LESETEXT:
^^^^
Anja Rützels Kolumne: Verdächtige Grundverstrubbeltheit
Fynn Kliemann wird als Rosstäuscher entlarvt, Mel B. geadelt, und Kim Kardashian schrumpft sich in ein Kleid von Marilyn Monroe: die Woche auf dem Boulevard

Frau Rützel, wer hat Sie diese Woche wütend gemacht?
Es ist wenig originell, weil ich diesen Zorn mit vielen anderen Menschen teile – aber ich habe mich natürlich auch sehr über Fynn Kliemann aufgeregt, den schraubefrohen Wuschelunternehmer, Musiker, Maler und augenscheinlich auch wahrheitsflexiblen Maskenverkäufer. Nach Informationen von Jan Böhmermann und seinem Team von „ZDF Magazin Royale“ ließ Kliemann den Mund-Nasen-Schutz, den er zu Beginn der Corona-Pandemie im Frühjahr 2020 millionenfach verkaufte, nämlich nicht – wie beworben – fair und nachhaltig in Portugal produzieren, sondern in Bangladesch und Vietnam. Außerdem soll er eine fehlerhafte Charge als Spende an Flüchtlinge entsorgt haben. Alles wirklich sehr unangenehm und für seine Fans extrem ernüchternd. Ich fand seine Musik glücklicherweise immer schon schlimm und seine patentierte Grundverstrubbeltheit mindestens verdächtig.
^^^^
INHALT DES DATENSATZES:
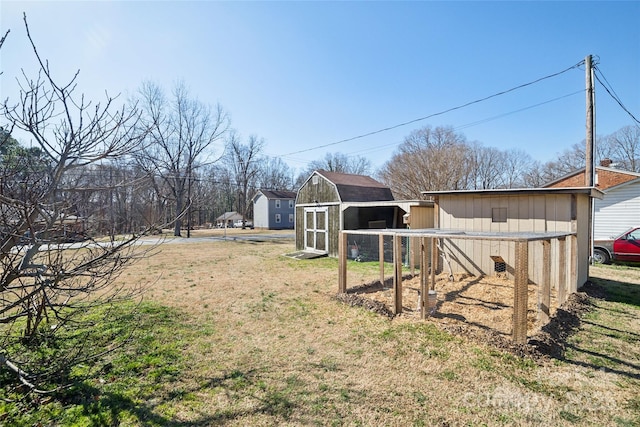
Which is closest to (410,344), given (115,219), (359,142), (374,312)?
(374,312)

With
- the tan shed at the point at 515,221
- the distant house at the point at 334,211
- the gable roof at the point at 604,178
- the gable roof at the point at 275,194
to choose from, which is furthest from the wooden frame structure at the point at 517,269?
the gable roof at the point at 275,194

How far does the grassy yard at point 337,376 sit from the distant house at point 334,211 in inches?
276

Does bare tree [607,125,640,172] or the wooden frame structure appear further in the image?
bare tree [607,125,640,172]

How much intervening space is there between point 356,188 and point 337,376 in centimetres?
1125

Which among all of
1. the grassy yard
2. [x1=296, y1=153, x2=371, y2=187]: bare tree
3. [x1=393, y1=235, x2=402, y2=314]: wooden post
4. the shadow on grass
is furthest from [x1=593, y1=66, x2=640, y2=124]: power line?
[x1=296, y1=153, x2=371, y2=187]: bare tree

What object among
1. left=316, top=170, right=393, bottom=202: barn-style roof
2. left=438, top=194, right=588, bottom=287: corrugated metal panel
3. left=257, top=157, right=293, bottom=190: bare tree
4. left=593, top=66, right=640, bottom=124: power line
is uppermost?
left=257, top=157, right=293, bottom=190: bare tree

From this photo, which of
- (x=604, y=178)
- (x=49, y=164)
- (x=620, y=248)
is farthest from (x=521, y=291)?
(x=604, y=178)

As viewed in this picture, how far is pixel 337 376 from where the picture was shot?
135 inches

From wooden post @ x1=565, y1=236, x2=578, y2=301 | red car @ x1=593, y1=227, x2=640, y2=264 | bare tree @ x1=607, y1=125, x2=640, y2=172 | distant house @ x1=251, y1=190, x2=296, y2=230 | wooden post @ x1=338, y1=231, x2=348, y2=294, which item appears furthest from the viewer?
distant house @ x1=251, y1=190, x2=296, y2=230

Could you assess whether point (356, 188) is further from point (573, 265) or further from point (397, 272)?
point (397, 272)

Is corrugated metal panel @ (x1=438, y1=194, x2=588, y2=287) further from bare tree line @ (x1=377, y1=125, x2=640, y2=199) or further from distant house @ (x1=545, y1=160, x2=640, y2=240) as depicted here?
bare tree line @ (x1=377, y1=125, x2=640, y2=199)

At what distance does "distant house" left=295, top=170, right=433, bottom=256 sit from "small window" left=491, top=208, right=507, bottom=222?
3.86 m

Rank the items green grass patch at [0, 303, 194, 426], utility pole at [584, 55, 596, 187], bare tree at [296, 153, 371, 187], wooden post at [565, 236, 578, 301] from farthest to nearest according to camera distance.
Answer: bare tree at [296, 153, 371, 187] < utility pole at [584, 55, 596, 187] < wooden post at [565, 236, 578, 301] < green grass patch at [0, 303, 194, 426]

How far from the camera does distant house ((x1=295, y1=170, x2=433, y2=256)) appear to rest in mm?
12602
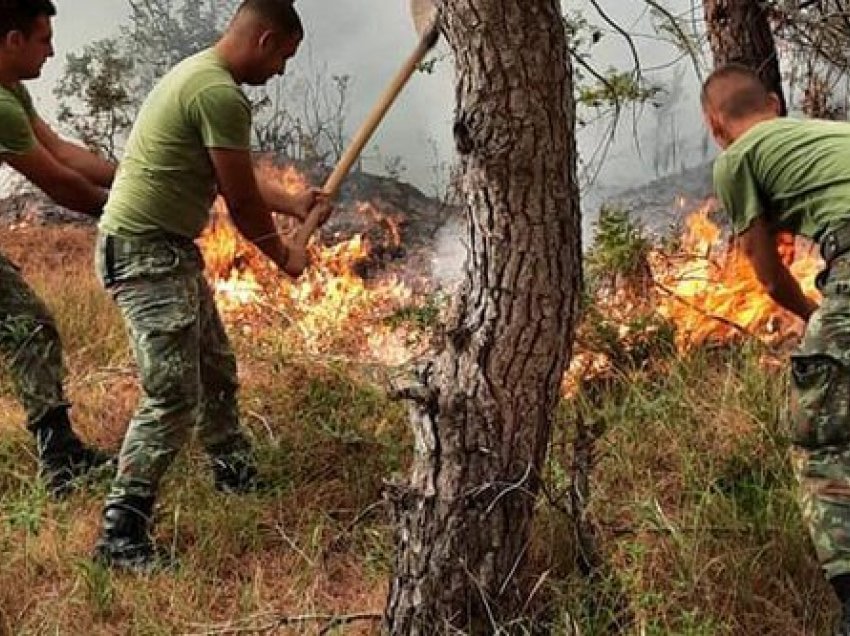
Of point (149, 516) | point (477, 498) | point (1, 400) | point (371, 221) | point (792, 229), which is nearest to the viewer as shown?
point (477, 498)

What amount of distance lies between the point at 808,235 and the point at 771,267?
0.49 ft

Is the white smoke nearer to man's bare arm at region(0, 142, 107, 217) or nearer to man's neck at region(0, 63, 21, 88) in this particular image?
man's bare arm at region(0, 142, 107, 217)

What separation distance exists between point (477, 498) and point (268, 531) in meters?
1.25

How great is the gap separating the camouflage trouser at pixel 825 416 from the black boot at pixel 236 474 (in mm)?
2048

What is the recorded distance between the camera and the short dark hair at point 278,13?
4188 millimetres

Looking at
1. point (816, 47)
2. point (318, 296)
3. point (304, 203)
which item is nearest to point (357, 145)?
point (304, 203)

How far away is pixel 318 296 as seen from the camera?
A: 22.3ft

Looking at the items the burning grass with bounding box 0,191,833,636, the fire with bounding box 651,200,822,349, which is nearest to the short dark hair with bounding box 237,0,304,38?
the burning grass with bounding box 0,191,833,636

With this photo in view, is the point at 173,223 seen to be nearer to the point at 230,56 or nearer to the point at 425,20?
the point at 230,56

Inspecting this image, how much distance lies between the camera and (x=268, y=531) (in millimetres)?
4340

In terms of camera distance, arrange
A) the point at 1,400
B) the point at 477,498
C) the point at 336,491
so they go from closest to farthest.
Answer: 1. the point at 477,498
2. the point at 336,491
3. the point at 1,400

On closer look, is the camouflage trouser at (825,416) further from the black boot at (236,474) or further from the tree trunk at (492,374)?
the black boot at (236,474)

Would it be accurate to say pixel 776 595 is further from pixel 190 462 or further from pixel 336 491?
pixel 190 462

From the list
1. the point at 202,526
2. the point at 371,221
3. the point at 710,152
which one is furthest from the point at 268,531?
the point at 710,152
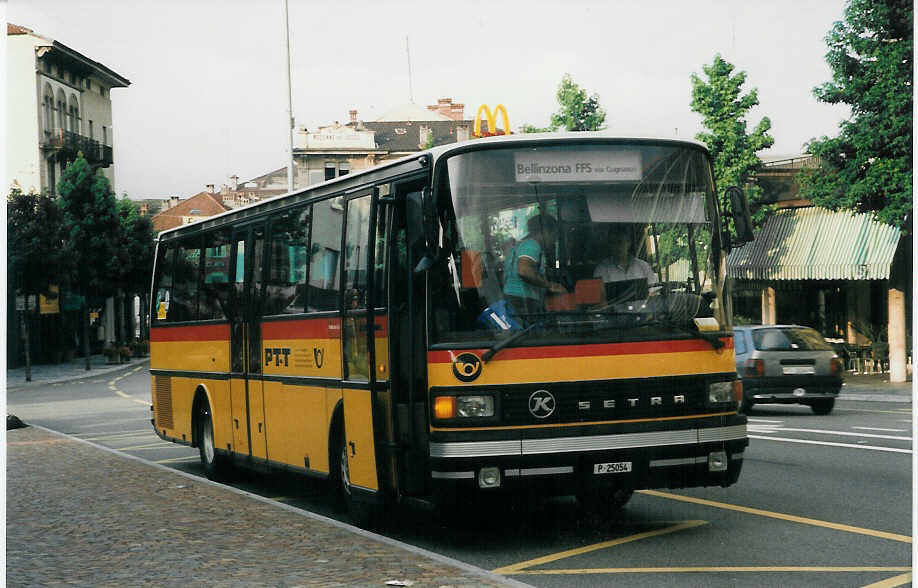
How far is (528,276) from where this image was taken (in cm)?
^^^^
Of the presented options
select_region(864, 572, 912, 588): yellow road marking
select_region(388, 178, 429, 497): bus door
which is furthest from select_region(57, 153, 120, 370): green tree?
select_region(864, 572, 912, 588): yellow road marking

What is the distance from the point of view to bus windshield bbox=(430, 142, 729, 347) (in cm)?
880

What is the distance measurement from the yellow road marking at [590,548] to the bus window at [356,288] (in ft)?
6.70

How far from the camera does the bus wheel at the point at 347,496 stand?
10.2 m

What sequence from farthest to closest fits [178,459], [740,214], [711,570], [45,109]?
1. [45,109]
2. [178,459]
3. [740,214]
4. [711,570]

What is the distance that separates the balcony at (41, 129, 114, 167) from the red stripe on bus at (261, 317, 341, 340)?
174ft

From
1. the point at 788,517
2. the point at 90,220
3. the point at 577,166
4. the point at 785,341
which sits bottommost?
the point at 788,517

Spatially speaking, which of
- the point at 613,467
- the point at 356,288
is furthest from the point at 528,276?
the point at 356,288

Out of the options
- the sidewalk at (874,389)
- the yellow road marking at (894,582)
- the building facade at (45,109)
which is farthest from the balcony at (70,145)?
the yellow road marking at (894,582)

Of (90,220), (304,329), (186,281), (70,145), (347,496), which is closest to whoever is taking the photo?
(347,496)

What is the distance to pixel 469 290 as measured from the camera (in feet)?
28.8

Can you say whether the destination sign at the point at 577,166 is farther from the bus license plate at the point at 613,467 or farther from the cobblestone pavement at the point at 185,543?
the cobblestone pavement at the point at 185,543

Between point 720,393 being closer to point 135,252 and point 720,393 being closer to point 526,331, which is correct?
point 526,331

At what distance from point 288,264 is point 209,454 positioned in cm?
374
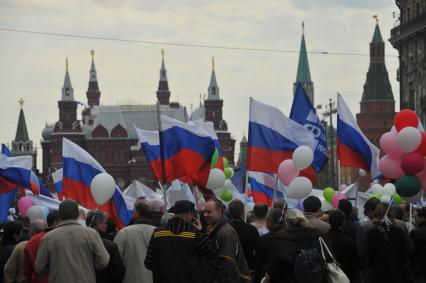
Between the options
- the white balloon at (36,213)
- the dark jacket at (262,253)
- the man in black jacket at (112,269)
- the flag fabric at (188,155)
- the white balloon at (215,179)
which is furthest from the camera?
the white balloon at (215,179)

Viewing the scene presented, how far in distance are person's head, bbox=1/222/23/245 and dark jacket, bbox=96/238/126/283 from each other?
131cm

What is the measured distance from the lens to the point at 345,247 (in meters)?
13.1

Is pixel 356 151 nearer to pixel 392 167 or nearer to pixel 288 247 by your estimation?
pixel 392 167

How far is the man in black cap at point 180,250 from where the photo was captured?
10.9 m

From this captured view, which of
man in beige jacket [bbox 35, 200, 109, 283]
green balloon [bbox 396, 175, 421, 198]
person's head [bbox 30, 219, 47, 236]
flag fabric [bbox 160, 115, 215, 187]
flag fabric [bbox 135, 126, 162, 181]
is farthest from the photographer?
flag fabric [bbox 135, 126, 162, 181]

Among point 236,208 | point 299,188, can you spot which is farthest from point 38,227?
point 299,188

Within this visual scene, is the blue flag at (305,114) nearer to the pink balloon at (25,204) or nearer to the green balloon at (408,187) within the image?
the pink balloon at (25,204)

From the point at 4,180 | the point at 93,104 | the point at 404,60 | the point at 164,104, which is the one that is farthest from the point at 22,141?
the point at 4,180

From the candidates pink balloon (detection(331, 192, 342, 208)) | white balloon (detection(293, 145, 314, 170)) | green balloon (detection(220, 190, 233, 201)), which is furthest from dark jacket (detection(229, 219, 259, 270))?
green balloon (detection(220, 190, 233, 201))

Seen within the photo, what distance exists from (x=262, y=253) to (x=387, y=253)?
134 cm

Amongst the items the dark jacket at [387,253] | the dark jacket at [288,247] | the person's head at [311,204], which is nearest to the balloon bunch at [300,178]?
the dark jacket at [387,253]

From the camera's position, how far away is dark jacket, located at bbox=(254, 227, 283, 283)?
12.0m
^^^^
ARBEITSAUFTRAG: Drucken Sie aus der Kolumne den Abschnitt wortgetreu ab, beginnend mit „Anja Rützels Kolumne: Verdächtige“ und weiter bis einschließlich „Woche wütend gemacht?“. Das Material hat mit der Kolumne nichts zu tun.

SCHRIFTLICHE LÖSUNG:
Anja Rützels Kolumne: Verdächtige Grundverstrubbeltheit
Fynn Kliemann wird als Rosstäuscher entlarvt, Mel B. geadelt, und Kim Kardashian schrumpft sich in ein Kleid von Marilyn Monroe: die Woche auf dem Boulevard

Frau Rützel, wer hat Sie diese Woche wütend gemacht?